Isaac Atwater arrived in St. Anthony Village in late 1850, at the urging of John Wesley North, a fellow lawyer and friend from New York. He was 32 years old. North and Atwater practiced law together less than a year. Thereafter, Atwater continued to practice law, bought and sold land claims, and staked out claims on what would become Minneapolis; he also became the publisher of the "St. Anthony Express" newspaper.
In the general election in October 1857, he was elected to the state supreme court, and took office when the new state government was organized in May of the following year. In 1864, he resigned to accept a lucrative offer to practice law in Carson City, Nevada. He returned to Minnesota in 1867, re-established his law practice. In the following decades, he served in many civic, commercial and government boards. He retired in 1886.

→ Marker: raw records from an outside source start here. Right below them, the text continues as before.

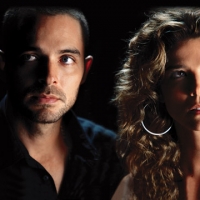 El cartel de los sapos3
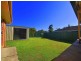 117 Langford Drive, Kariong NSW 2250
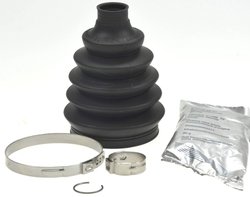 ANSAMBLU BURDUF ARTICULATIE PLANETARA SPIDAN 25812 - Compatibil cu CHRYSLER, FIAT, LANCIA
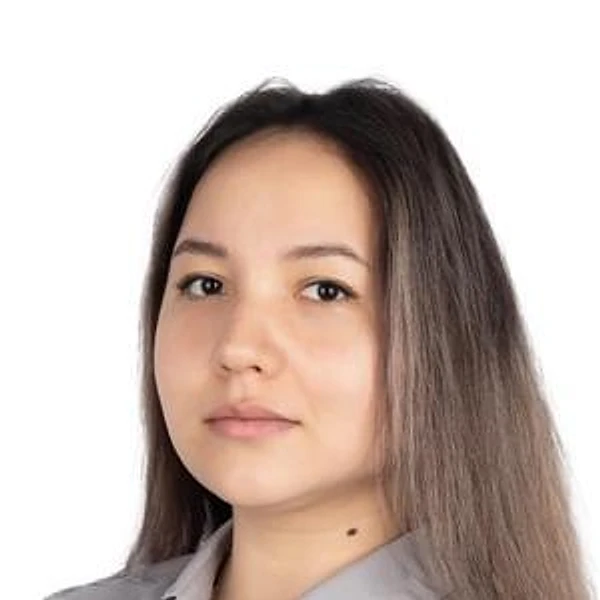 Брюзгина Юлия Павловна — Стоматолог-гигиенист, Краснодар
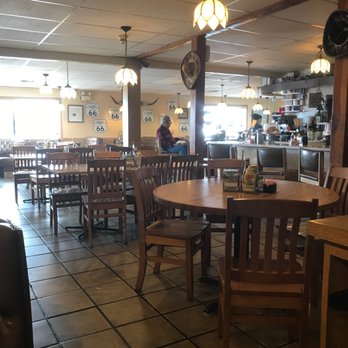 Western View Diner & Steakhouse - Corner Shot of Inside of Western View - Breakfast & Brunch Near Me - Albuquerque, New Mexico Western View Diner & Steakhouse - Corner Shot of Inside of Western View - Breakfast & Brunch Near Me - Albuquerque, New Mexico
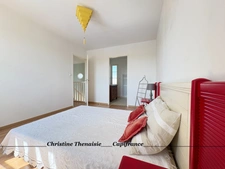 VILLA D'EXCEPTION Pièces spacieuses, 4 chambres, 3 salles de bains, 3 wc, Piscine privée  COEX (85)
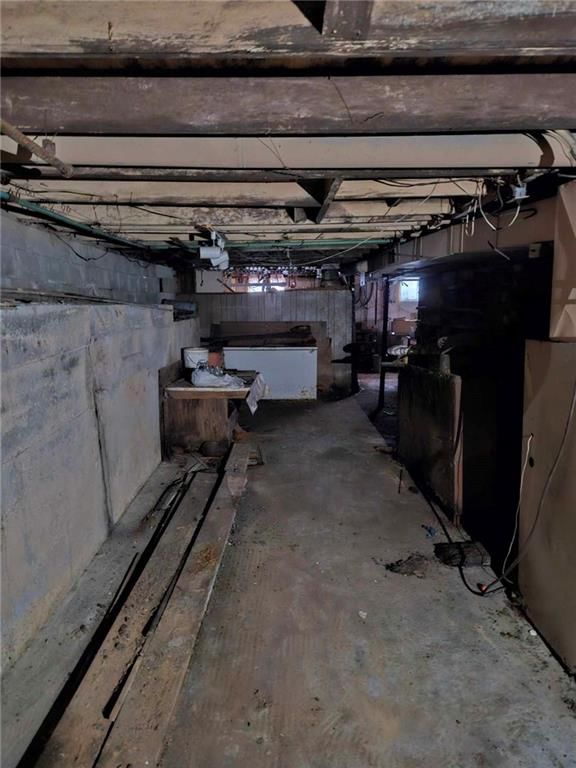 403 Oak Street — photo 19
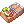 101331.png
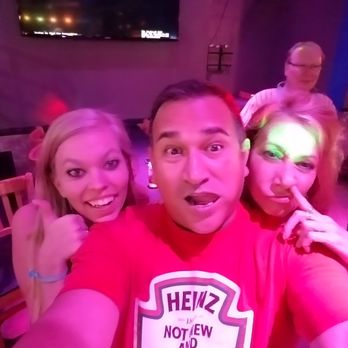Low Key Piano Bar - Piano Bars Near Me - Tempe, Arizona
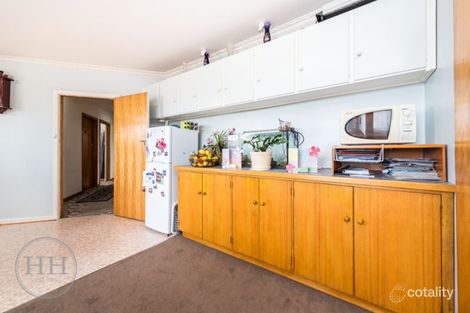 Property photo of 21 Ormley Street Kings Meadows TAS 7249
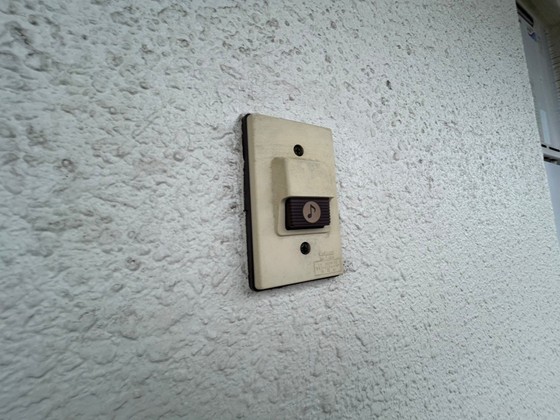 メゾーンいちば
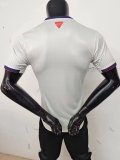 23/24 St. Louis City SC Away Green Player Version 1:1 Quality Soccer Jersey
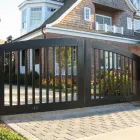 Business 1 image GATE REPAIR ANAHEIM Gates & Accessories in Anaheim CA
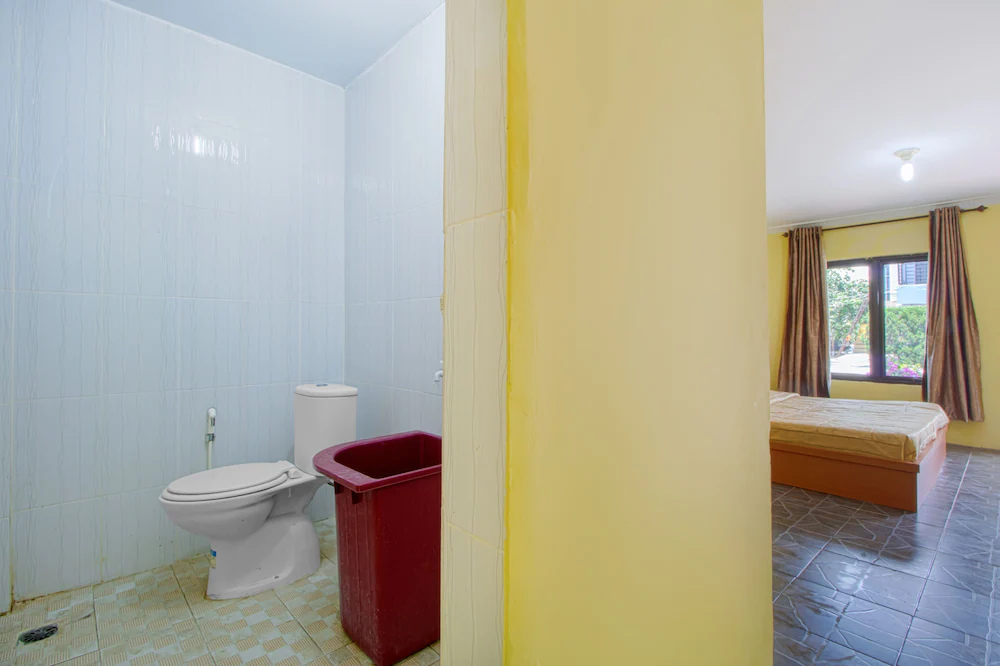 Halay Inn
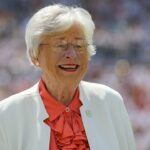 alabama-kay-ivey.jpeg
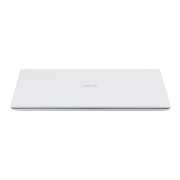 노트북 LG 그램 14 (14Z90N-V.AR50K) 썸네일이미지 12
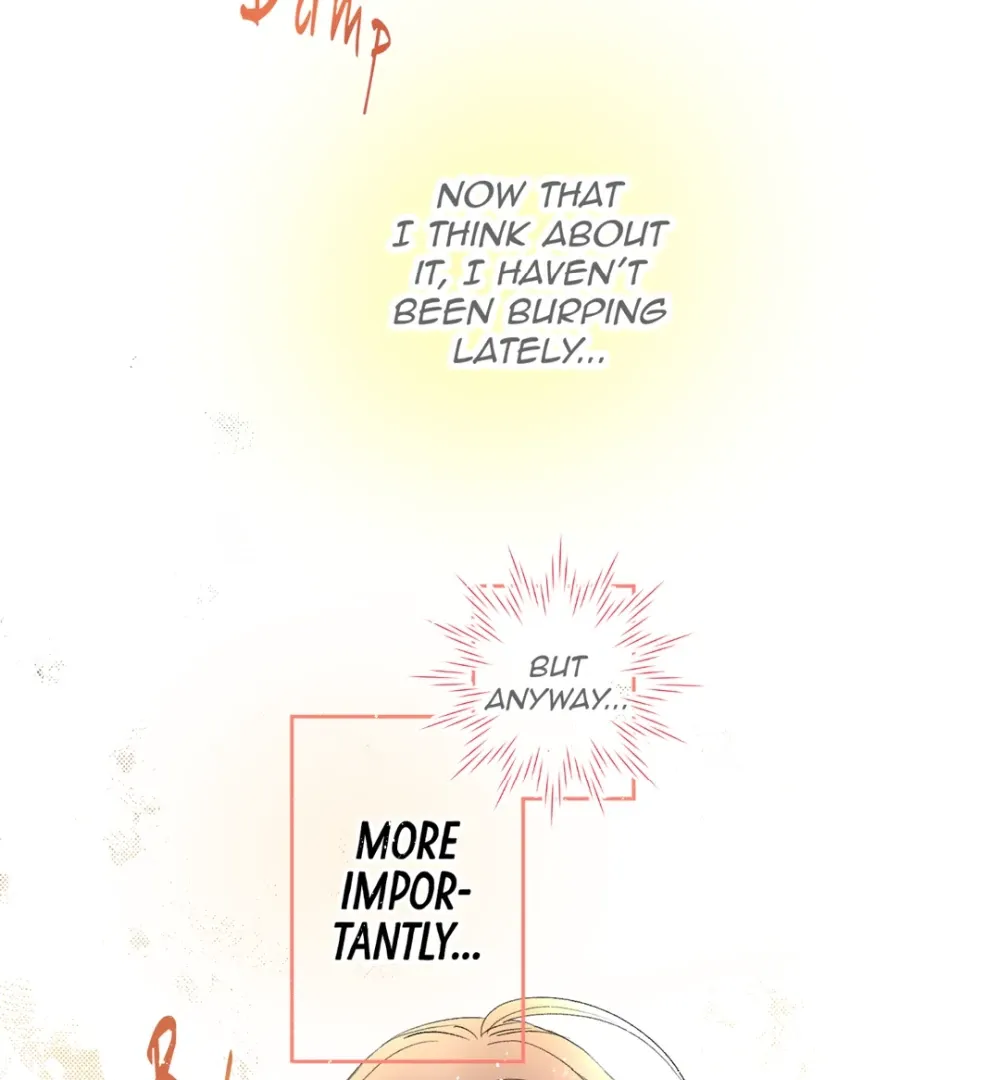 Flowers for the Outcast Mangakakalot X Chapter 15 Page 34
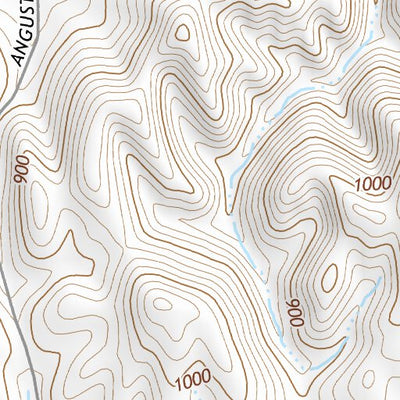 36120NW Page 14 Mendota Topo Preview 3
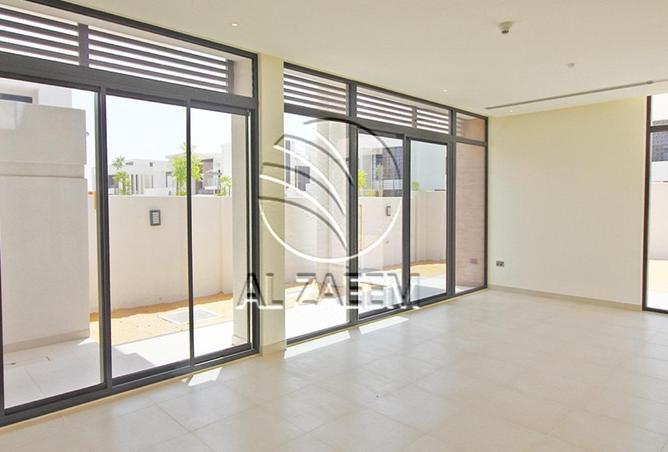 74640553 - صورة العقار 3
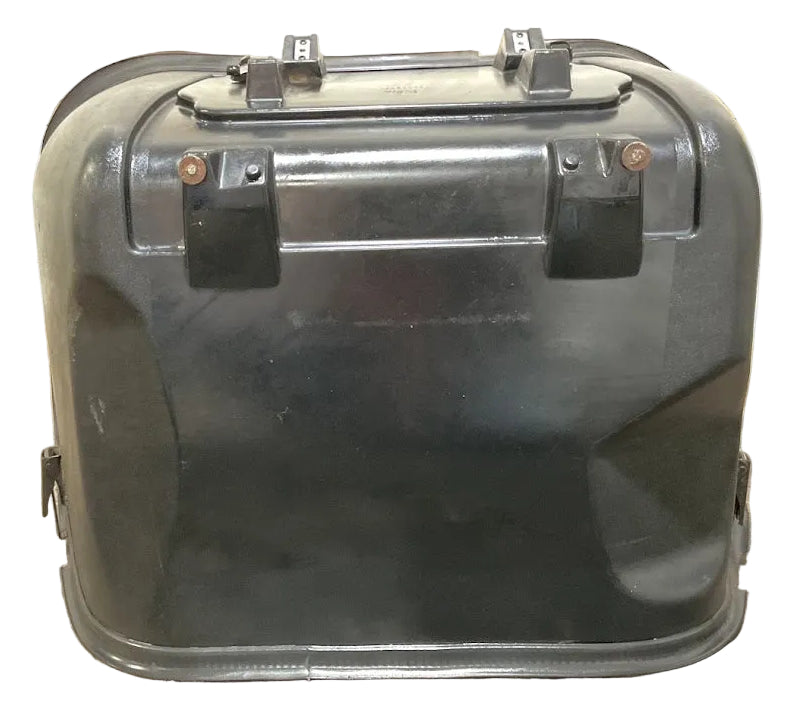 2003-2025 Chevrolet Express & GM Savanna Engine Cover USED OEM P#22798924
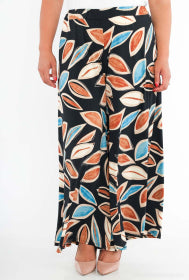 Frida Pantalon 1008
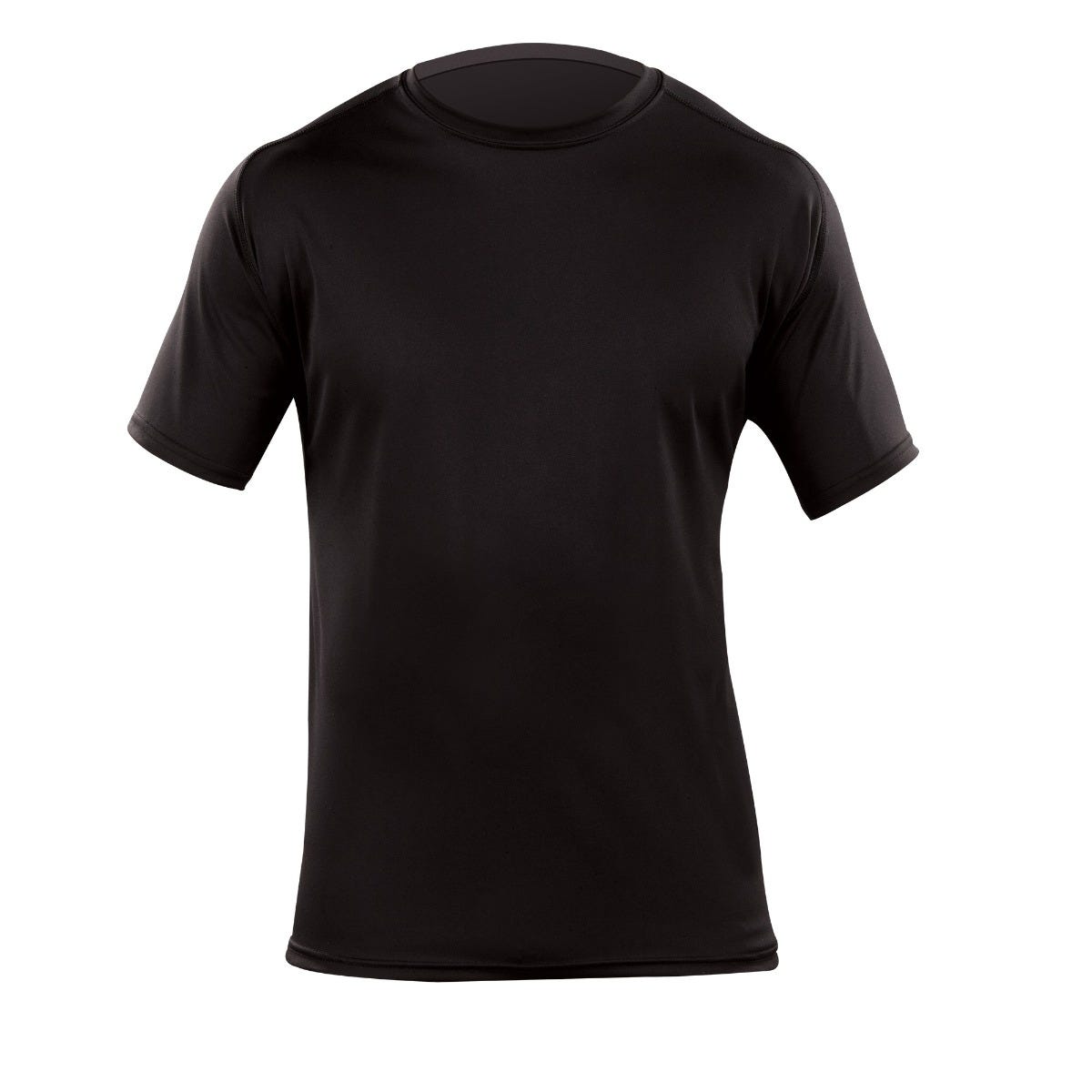 40007over_019_loose_fit_crew_5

Pursuing an interest in local history, Atwater researched, wrote and edited the massive, three volume "History of Minneapolis," which was published beginning in 1893. He died in 1906, at age 88.
Penny Petersen, the author of this study of Atwater, is an independent scholar, residing in Minneapolis. A graduate of the University of Minnesota, she is the author of "Hiding in Plain Sight: Minneapolis' First Neighborhood" (1999), and "Minneapolis Madams: The Lost History of Prostitution on the Riverfront" (University of Minnesota Press, 2013).